• _BAGIAN LATIHAN_
A – Tuliskan kembali sebagian ulasan novel Ayat-ayat Cinta tanpa perubahan apa pun. Mulailah pada kata-kata yang memuat "Novel Ayat-ayat Cinta" dan berhentilah setelah "oleh pamannya Aisha.".
B – Menurut ulasan novel Ayat-ayat Cinta, mengapa Madame Nahed dikatakan memiliki sifat penyayang? Jelaskan dalam satu sampai tiga kalimat.

### CUPLIKAN HALAMAN ###

Novel Ayat-ayat Cinta ini ditulis oleh Habiburrahman El
Shirazy yang menceritakan tentang kisah seorang mahasiswa bernama Fahri bin
Abdullah Shiddiq. Fahri adalah seorang mahasiswa Universitas Al-azhar, Mesir.
Di sana dia bertemu dengan seorang gadis bernama Nurul dan dia menyukai Nurul
tersebut. Namun, Fahri sadar dia hanya seorang anak petani. dan tiba-tiba Aisha
muncul dan setelah melihat Aisha Fahri tidak bisa membohongi hatinya. Dia
menyukai Aisha. Akhirnya mereka berdua menikah, dijodohkan oleh pamannya Aisha.
Dan mereka hidup bahagia.
Nah, dari sinopsis singkat tersebut dapat kita simpulkan
bahwa tema dalam cerita tersebut ialah kisah perjuangan Fahri dalam menuntut
ilmu selama di Kairo, Mesir. Sedangkan tokoh-tokoh dalam novel ini ada Fahri,
Maria, Aisha, Noura, Tuan Boutros, dan Madame Nahed. Dimana dalam tokoh Fahri
ini mempunyai sifat peduli dan peka terhadap orang lain, hal ini dapat kita
buktikan dalam kutipan novel di halaman 136 “ Aku merasakan apa yang Naoura rasakan”. Selanjutnya tokoh Maria ini mempunyai sifat
yang agak kritis, hal ini dapat dibuktikan dalam kutipan novel di halaman 26 “Fahri, aku geli sekali mendengar perkataan
doktor Sorbonne itu. Dia orang Arab, juga muslim. Tapi bagaimana bisa
mengatakan hal yang stupid begitu. Aku saja yang koptik bisa merasakan betapa
indahnya al-quran dengan alif laam miim”. Seterusnya ada tokoh yang bernama
Aisha dimana dia memiliki sifat yang penurut, dimana dalam kutipan novel ini
terdapat di halaman 382 “Aisha, temani
Maria dan ceritakan padanya semua yang sedang aku alami.. insya Allah, aku akan
melakukan tugasku dengan baik....”. Kemudian ada tokoh yang bernama Noura,
dia mempunyai sifat penakut, hal ini dapat kita temukan dalam kutipan novel di
halaman 256 “ Mereka menanyakan
padaku siapa yang telah menghamiliku. Aku tak mau berterus terang bahwa
Bahadur yang menghamiliku dengan memperkosaku...”. selanjutnya ada Tuan
Boutros, beliau mempunyai sifat yang kalem, dimana dalam novel ini terdapat
kutipan yang menggambarkan bahwa dirinya kalem di halaman 125 “Tuan Boutros menggurutu giginya....tapi
mukanya tetap tenang memendang ke depan...”. Dan terakhir ada tokoh yang
bernama Madame Nahed, beliau mempunyai sifat penyayang, hal ini dapat
dibuktikan dalam kutipan novel di halaman 366 “ Tolonglah, aku tak mau kehilangan Maria”. Jadi dapat kita simpulkan
bahwa penokohan yang ada disetiap tokoh tampak jelas dalam kutipan novel ini.

### SEGMEN DATA ###

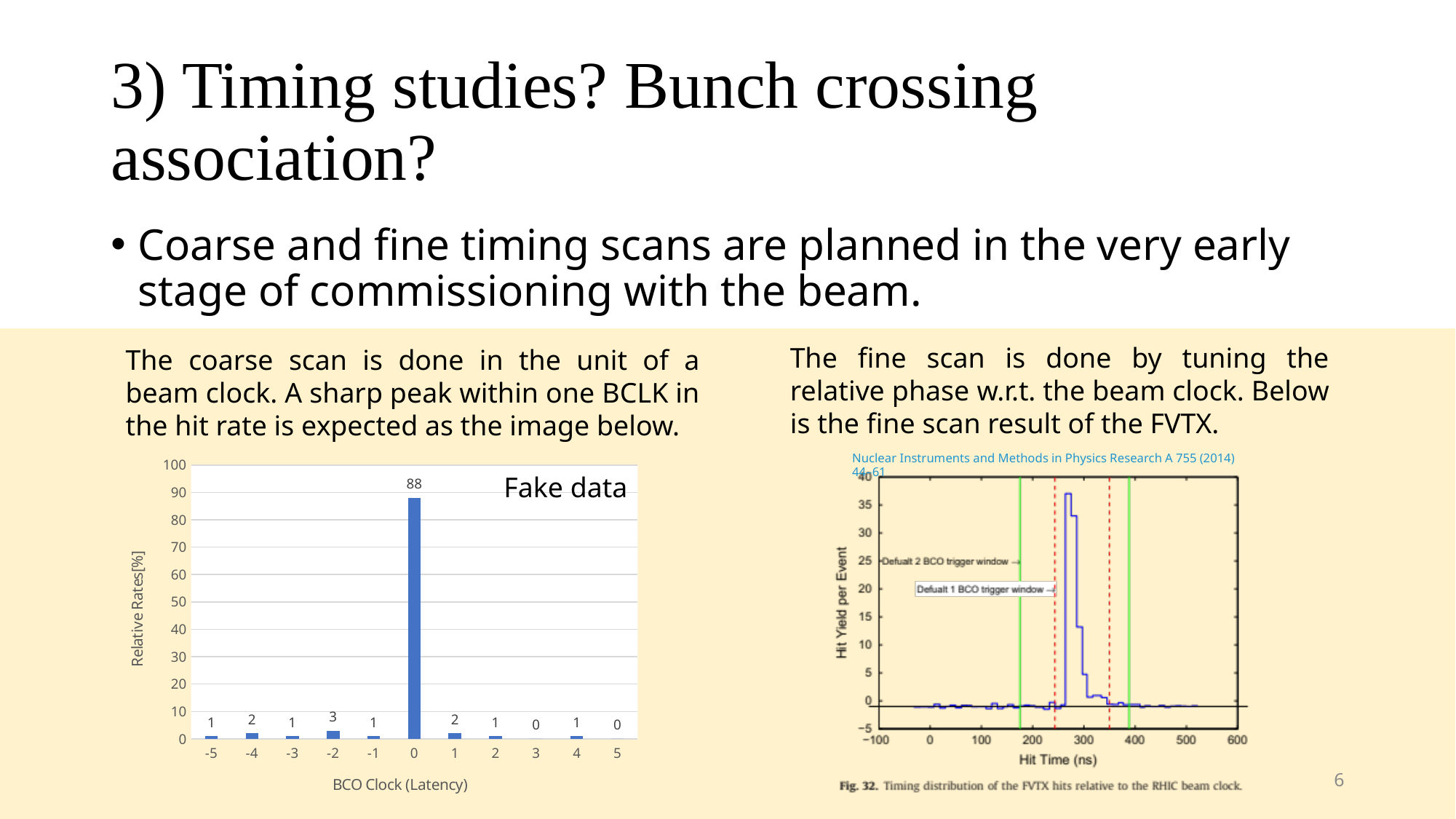
In the bar chart on the left, what text annotation appears in the upper right of the plot area? Fake data In the bar chart on the left, which BCO clock latency has the highest relative rate? 0 In the bar chart on the left, what is the relative rate at BCO clock latency 0? 88 What is the x-axis label of the chart on the right (Timing distribution of the FVTX hits)? Hit Time (ns) In the chart on the right (Timing distribution of the FVTX hits), is the peak hit yield per event greater or less than 30? greater What is the x-axis label of the bar chart on the left? BCO Clock (Latency) In the bar chart on the left, what is the relative rate at BCO clock latency -2? 3 In the bar chart on the left, how many BCO clock latency categories are shown on the x axis? 11 In the bar chart on the left, which has a larger relative rate: latency -4 or latency -2? -2 In the bar chart on the left, what is the difference between the relative rates at latency 0 and latency -2? 85 In the bar chart on the left, what is the relative rate at BCO clock latency 3? 0 What kind of chart is the chart on the left? bar chart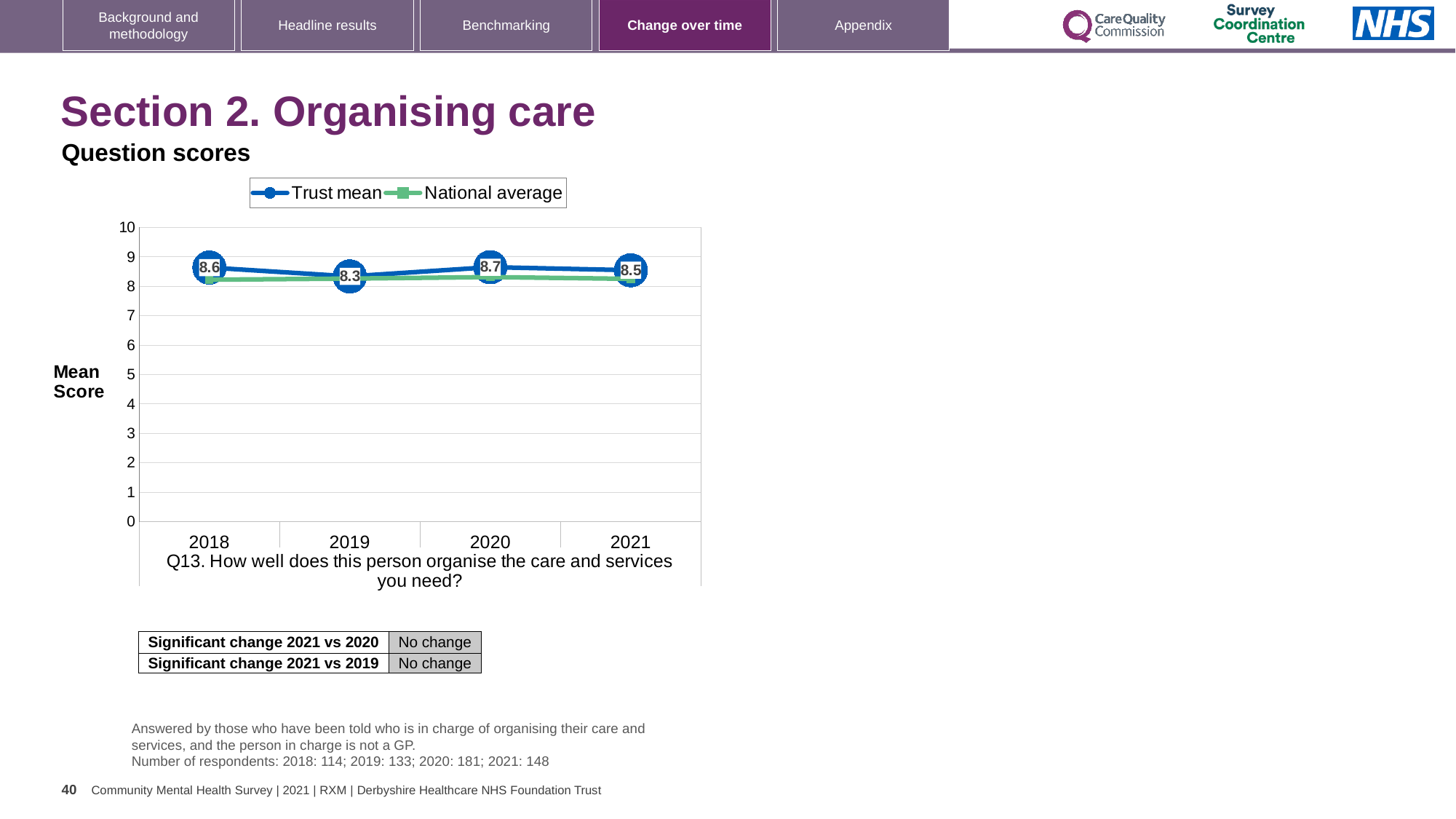
In which year is the Trust mean score highest? 2020 In which year is the Trust mean score lowest? 2019 Between 2019 and 2020, does the Trust mean score rise or fall? rise Which year has the larger Trust mean score, 2018 or 2021? 2018 What is the difference between the Trust mean scores for 2020 and 2019? 0.4 What kind of chart is shown on the slide? line chart What is the Trust mean score for 2020? 8.7 What is the Trust mean score for 2021? 8.5 What is the Trust mean score for 2018? 8.6 How many years are plotted on the x axis? 4 How many series does the legend list? 2 Is the National average for 2019 greater or less than 9? less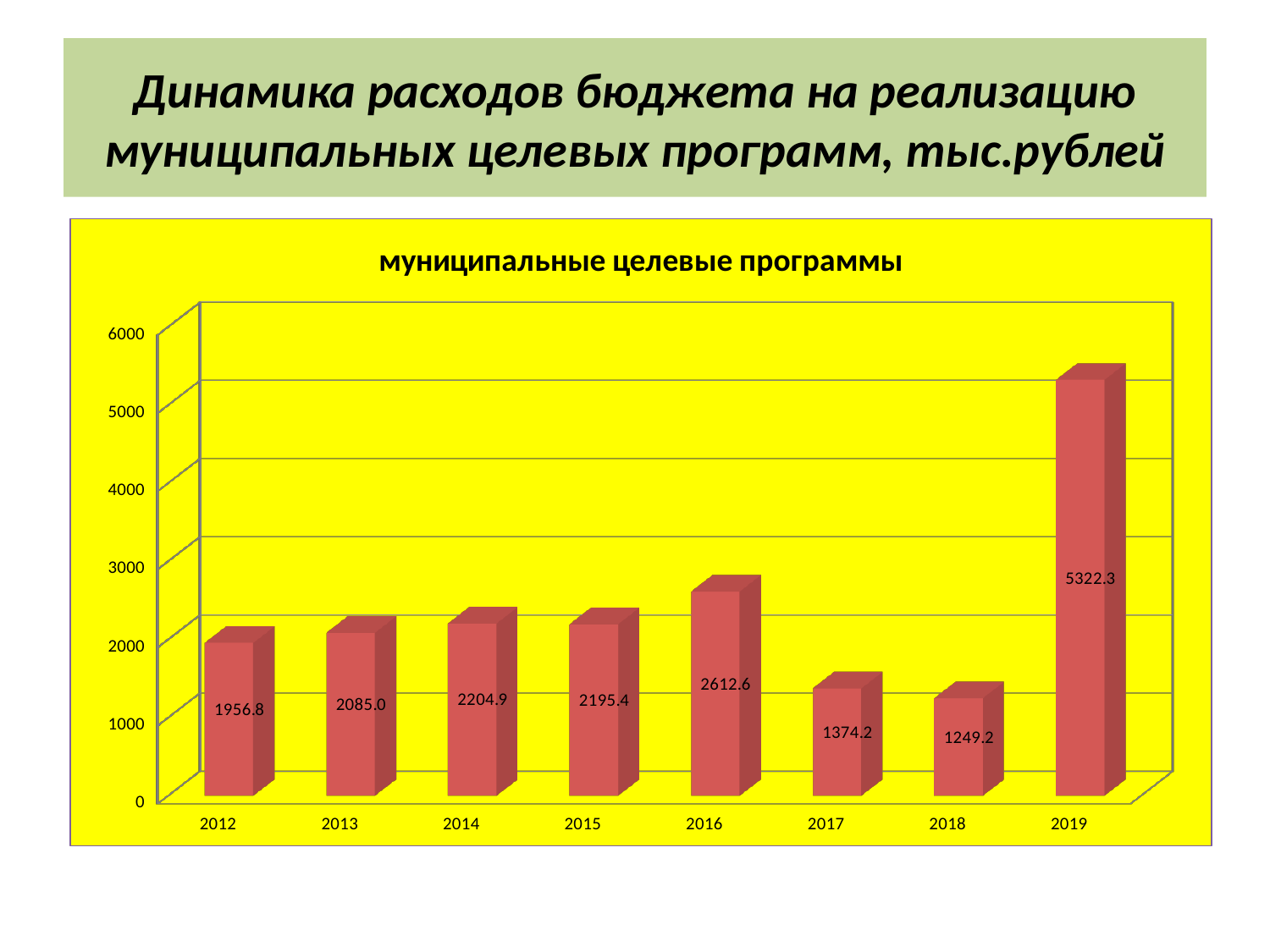
What is the value for 2012? 1956.8 Which year has the highest value? 2019 What is the title of the chart? муниципальные целевые программы Which is larger, the value for 2016 or the value for 2017? 2016 What kind of chart is shown? bar chart What is the value for 2018? 1249.2 Which year has the lowest value? 2018 What is the value for 2016? 2612.6 What is the difference between the values for 2019 and 2018? 4073.1 Is the value for 2019 greater or less than 5000? greater How many years are shown on the x axis? 8 What is the difference between the values for 2014 and 2013? 119.9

###

• _JAWABAN BERNOMOR_
A –
Novel Ayat-ayat Cinta ini ditulis oleh Habiburrahman El
Shirazy yang menceritakan tentang kisah seorang mahasiswa bernama Fahri bin
Abdullah Shiddiq. Fahri adalah seorang mahasiswa Universitas Al-azhar, Mesir.
Di sana dia bertemu dengan seorang gadis bernama Nurul dan dia menyukai Nurul
tersebut. Namun, Fahri sadar dia hanya seorang anak petani. dan tiba-tiba Aisha
muncul dan setelah melihat Aisha Fahri tidak bisa membohongi hatinya. Dia
menyukai Aisha. Akhirnya mereka berdua menikah, dijodohkan oleh pamannya Aisha.

B – Ulasan menyebut Madame Nahed penyayang karena sifat itu dibuktikan oleh kutipan novel di halaman 366. Kutipan tersebut berbunyi “Tolonglah, aku tak mau kehilangan Maria”.